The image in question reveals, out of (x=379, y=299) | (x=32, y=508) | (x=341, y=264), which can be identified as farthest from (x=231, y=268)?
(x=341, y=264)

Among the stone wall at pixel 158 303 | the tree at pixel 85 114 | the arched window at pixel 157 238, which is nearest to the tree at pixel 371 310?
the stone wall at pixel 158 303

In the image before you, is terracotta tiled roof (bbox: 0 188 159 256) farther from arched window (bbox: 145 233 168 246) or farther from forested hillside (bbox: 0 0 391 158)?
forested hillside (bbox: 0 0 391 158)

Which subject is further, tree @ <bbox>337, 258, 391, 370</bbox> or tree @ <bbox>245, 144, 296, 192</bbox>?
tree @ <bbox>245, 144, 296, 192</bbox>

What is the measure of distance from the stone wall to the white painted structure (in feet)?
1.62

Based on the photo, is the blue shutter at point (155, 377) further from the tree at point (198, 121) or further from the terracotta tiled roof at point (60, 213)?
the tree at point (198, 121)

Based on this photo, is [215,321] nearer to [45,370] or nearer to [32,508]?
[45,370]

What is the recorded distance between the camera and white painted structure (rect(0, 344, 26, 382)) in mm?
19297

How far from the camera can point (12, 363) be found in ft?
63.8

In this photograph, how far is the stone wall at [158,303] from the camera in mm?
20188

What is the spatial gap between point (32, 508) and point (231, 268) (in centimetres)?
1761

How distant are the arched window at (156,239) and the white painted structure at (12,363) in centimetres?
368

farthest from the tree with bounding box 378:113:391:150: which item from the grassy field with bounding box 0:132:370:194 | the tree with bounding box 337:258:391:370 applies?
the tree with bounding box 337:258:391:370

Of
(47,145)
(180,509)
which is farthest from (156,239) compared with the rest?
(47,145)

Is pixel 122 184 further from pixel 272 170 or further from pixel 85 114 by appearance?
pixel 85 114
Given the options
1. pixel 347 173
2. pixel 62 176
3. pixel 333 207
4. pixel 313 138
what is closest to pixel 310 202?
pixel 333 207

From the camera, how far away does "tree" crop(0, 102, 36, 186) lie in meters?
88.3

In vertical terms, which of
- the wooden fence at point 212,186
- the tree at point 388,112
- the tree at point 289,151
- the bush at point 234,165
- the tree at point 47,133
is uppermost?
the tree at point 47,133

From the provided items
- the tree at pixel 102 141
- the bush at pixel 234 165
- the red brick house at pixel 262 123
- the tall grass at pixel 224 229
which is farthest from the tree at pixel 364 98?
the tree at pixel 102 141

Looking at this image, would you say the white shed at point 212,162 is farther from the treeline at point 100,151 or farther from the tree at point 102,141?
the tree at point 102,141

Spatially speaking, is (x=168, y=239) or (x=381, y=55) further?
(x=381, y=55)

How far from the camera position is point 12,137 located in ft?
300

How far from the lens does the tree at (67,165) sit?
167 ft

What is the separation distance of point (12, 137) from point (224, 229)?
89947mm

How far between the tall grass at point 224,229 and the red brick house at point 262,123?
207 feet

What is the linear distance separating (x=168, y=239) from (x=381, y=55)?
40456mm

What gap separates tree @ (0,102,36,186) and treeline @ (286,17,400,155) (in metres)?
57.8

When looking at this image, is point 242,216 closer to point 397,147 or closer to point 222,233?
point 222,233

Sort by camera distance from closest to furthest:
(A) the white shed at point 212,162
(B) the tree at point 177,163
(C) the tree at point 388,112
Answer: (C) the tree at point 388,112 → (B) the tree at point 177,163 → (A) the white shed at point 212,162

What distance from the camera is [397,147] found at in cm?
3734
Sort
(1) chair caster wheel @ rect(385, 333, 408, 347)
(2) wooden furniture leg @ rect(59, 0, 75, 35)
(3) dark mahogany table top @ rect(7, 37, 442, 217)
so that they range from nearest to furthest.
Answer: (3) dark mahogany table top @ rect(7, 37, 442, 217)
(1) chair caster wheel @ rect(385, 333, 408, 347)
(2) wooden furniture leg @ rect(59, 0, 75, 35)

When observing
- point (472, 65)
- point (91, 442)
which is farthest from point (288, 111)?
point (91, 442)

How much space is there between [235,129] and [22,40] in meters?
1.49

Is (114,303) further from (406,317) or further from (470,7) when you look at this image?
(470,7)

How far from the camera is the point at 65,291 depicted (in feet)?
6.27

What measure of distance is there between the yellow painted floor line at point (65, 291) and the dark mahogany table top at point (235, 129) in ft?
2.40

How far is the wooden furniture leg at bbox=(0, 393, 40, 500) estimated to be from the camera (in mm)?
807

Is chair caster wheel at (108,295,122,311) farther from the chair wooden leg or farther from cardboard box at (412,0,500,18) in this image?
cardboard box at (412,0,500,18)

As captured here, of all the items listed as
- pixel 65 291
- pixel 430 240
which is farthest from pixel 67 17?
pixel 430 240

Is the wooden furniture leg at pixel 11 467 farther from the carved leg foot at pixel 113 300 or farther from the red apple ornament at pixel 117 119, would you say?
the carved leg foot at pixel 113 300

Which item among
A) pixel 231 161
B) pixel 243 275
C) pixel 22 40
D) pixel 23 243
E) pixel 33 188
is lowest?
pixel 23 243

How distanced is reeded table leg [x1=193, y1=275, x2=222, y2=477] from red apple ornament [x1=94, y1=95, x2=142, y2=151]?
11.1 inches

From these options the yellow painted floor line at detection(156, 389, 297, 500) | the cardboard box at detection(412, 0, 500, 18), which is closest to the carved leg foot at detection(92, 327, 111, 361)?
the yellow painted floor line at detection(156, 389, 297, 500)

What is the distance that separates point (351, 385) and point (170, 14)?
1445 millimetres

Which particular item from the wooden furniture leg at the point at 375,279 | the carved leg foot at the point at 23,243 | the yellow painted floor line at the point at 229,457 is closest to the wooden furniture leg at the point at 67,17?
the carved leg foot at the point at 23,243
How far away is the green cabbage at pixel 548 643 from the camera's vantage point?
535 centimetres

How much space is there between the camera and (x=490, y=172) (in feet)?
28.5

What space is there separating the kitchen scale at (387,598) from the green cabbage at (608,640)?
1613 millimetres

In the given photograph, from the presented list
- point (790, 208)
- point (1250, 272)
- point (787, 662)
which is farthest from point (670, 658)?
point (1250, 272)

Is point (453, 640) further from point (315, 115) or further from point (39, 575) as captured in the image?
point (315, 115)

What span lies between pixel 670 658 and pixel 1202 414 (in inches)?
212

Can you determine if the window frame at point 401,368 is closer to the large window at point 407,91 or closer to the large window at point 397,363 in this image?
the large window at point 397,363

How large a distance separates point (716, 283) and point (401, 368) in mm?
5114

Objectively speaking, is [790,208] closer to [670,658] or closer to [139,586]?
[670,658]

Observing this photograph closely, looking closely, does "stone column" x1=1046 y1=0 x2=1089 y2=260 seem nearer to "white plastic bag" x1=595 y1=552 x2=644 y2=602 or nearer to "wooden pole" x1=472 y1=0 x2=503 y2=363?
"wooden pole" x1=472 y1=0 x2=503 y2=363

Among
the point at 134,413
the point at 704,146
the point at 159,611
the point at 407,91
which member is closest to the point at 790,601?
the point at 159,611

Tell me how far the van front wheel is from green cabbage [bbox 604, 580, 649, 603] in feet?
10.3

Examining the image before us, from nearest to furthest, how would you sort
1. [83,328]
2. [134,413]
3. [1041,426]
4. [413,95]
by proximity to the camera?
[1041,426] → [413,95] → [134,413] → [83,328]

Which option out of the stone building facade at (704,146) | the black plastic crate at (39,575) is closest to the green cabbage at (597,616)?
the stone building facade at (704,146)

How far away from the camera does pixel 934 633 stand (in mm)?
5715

**WORK INSTRUCTIONS:**
Write out the listing once more, matching it exactly.

**WRITTEN ANSWER:**
The image in question reveals, out of (x=379, y=299) | (x=32, y=508) | (x=341, y=264), which can be identified as farthest from (x=231, y=268)?
(x=341, y=264)

Among the stone wall at pixel 158 303 | the tree at pixel 85 114 | the arched window at pixel 157 238, which is nearest to the tree at pixel 371 310?
the stone wall at pixel 158 303

In the image before you, is terracotta tiled roof (bbox: 0 188 159 256) farther from arched window (bbox: 145 233 168 246) or farther from forested hillside (bbox: 0 0 391 158)?
forested hillside (bbox: 0 0 391 158)

Which subject is further, tree @ <bbox>337, 258, 391, 370</bbox> or tree @ <bbox>245, 144, 296, 192</bbox>?
tree @ <bbox>245, 144, 296, 192</bbox>

What is the measure of distance from the stone wall to the white painted structure (in feet)?
1.62

Based on the photo, is the blue shutter at point (155, 377) further from the tree at point (198, 121) or further from the terracotta tiled roof at point (60, 213)?
the tree at point (198, 121)

Based on this photo, is [215,321] nearer to [45,370] or nearer to [32,508]?
[45,370]

What is the recorded distance between the camera and white painted structure (rect(0, 344, 26, 382)) in mm?
19297

How far from the camera can point (12, 363) be found in ft?
63.8

In this photograph, how far is the stone wall at [158,303] from the camera in mm?
20188

What is the spatial gap between point (32, 508) and point (231, 268) (in centimetres)?
1761

How distant are the arched window at (156,239) and the white painted structure at (12,363) in centimetres?
368

farthest from the tree with bounding box 378:113:391:150: which item from the grassy field with bounding box 0:132:370:194 | the tree with bounding box 337:258:391:370 applies?
the tree with bounding box 337:258:391:370

Of
(47,145)
(180,509)
which is farthest from (156,239) compared with the rest?
(47,145)

Is pixel 122 184 further from pixel 272 170 or further from pixel 85 114 by appearance?
pixel 85 114
Given the options
1. pixel 347 173
2. pixel 62 176
3. pixel 333 207
4. pixel 313 138
what is closest to pixel 310 202?
pixel 333 207

From the camera, how far away does "tree" crop(0, 102, 36, 186) lie in meters?
88.3

In vertical terms, which of
- the wooden fence at point 212,186
- the tree at point 388,112
- the tree at point 289,151
- the bush at point 234,165
- the tree at point 47,133
is uppermost?
the tree at point 47,133

From the provided items
- the tree at pixel 102 141
- the bush at pixel 234 165
- the red brick house at pixel 262 123
- the tall grass at pixel 224 229
which is farthest from the tree at pixel 364 98?
the tree at pixel 102 141

Looking at this image, would you say the white shed at point 212,162 is farther from the treeline at point 100,151 or farther from the tree at point 102,141?
the tree at point 102,141

Spatially speaking, is (x=168, y=239) or (x=381, y=55) further?
(x=381, y=55)

How far from the camera position is point 12,137 located in ft?
300

How far from the lens does the tree at (67,165) sit?
167 ft

What is the separation distance of point (12, 137) from point (224, 229)?
89947mm

How far between the tall grass at point 224,229 and the red brick house at point 262,123?
207 feet

What is the linear distance separating (x=168, y=239) from (x=381, y=55)?
40456mm

What gap separates tree @ (0,102,36,186) and treeline @ (286,17,400,155) (in metres)?
57.8

When looking at this image, is point 242,216 closer to point 397,147 or closer to point 222,233?
point 222,233

Sort by camera distance from closest to furthest:
(A) the white shed at point 212,162
(B) the tree at point 177,163
(C) the tree at point 388,112
Answer: (C) the tree at point 388,112 → (B) the tree at point 177,163 → (A) the white shed at point 212,162

What distance from the camera is [397,147] found at in cm?
3734
Sort
(1) chair caster wheel @ rect(385, 333, 408, 347)
(2) wooden furniture leg @ rect(59, 0, 75, 35)
(3) dark mahogany table top @ rect(7, 37, 442, 217)
so that they range from nearest to furthest.
Answer: (3) dark mahogany table top @ rect(7, 37, 442, 217)
(1) chair caster wheel @ rect(385, 333, 408, 347)
(2) wooden furniture leg @ rect(59, 0, 75, 35)

When observing
- point (472, 65)
- point (91, 442)
which is farthest from point (288, 111)?
point (91, 442)

How much space is there between [235,129] and [22,40] in meters?
1.49

Is (114,303) further from (406,317) or further from (470,7) when you look at this image?
(470,7)

How far from the camera is the point at 65,291 depicted (in feet)?
6.27

What measure of distance is there between the yellow painted floor line at point (65, 291) and the dark mahogany table top at point (235, 129) in ft?
2.40

How far is the wooden furniture leg at bbox=(0, 393, 40, 500) estimated to be from the camera (in mm)?
807

Is chair caster wheel at (108,295,122,311) farther from the chair wooden leg or farther from cardboard box at (412,0,500,18) in this image?
cardboard box at (412,0,500,18)

As captured here, of all the items listed as
- pixel 65 291
- pixel 430 240
which is farthest from pixel 67 17?
pixel 430 240

Is the wooden furniture leg at pixel 11 467 farther from the carved leg foot at pixel 113 300 or farther from the red apple ornament at pixel 117 119, would you say?
the carved leg foot at pixel 113 300

Which item among
A) pixel 231 161
B) pixel 243 275
C) pixel 22 40
D) pixel 23 243
E) pixel 33 188
is lowest?
pixel 23 243

How distanced is reeded table leg [x1=193, y1=275, x2=222, y2=477] from red apple ornament [x1=94, y1=95, x2=142, y2=151]?
11.1 inches

From these options the yellow painted floor line at detection(156, 389, 297, 500) | the cardboard box at detection(412, 0, 500, 18), which is closest to the carved leg foot at detection(92, 327, 111, 361)?
the yellow painted floor line at detection(156, 389, 297, 500)

What is the distance that separates point (351, 385) and point (170, 14)?
1445 millimetres

Which particular item from the wooden furniture leg at the point at 375,279 | the carved leg foot at the point at 23,243 | the yellow painted floor line at the point at 229,457 is closest to the wooden furniture leg at the point at 67,17?
the carved leg foot at the point at 23,243
How far away is the green cabbage at pixel 548 643 from the camera's vantage point?
535 centimetres

How much space is there between the camera and (x=490, y=172) (in feet)?
28.5

What space is there separating the kitchen scale at (387,598) from the green cabbage at (608,640)?
1613 millimetres

In the given photograph, from the presented list
- point (790, 208)
- point (1250, 272)
- point (787, 662)
which is farthest from point (670, 658)?
point (1250, 272)

Is point (453, 640) further from point (315, 115) or further from point (39, 575) as captured in the image?
point (315, 115)

What span lies between pixel 670 658 and pixel 1202 414 (in inches)?
212

Can you determine if the window frame at point 401,368 is closer to the large window at point 407,91 or closer to the large window at point 397,363 in this image?
the large window at point 397,363

How large a distance separates point (716, 283) and point (401, 368) in mm?
5114

Objectively speaking, is [790,208] closer to [670,658] or closer to [139,586]?
[670,658]

Observing this photograph closely, looking closely, does "stone column" x1=1046 y1=0 x2=1089 y2=260 seem nearer to "white plastic bag" x1=595 y1=552 x2=644 y2=602 or nearer to "wooden pole" x1=472 y1=0 x2=503 y2=363?
"wooden pole" x1=472 y1=0 x2=503 y2=363

Among
the point at 134,413
the point at 704,146
the point at 159,611
the point at 407,91
which member is closest to the point at 790,601?
the point at 159,611

Tell me how far the van front wheel is from green cabbage [bbox 604, 580, 649, 603] in feet?
10.3

Examining the image before us, from nearest to furthest, how would you sort
1. [83,328]
2. [134,413]
3. [1041,426]
4. [413,95]
by proximity to the camera?
[1041,426] → [413,95] → [134,413] → [83,328]

Which option out of the stone building facade at (704,146) | the black plastic crate at (39,575) is closest to the green cabbage at (597,616)?
the stone building facade at (704,146)

How far away from the camera does pixel 934 633 stand (in mm)?
5715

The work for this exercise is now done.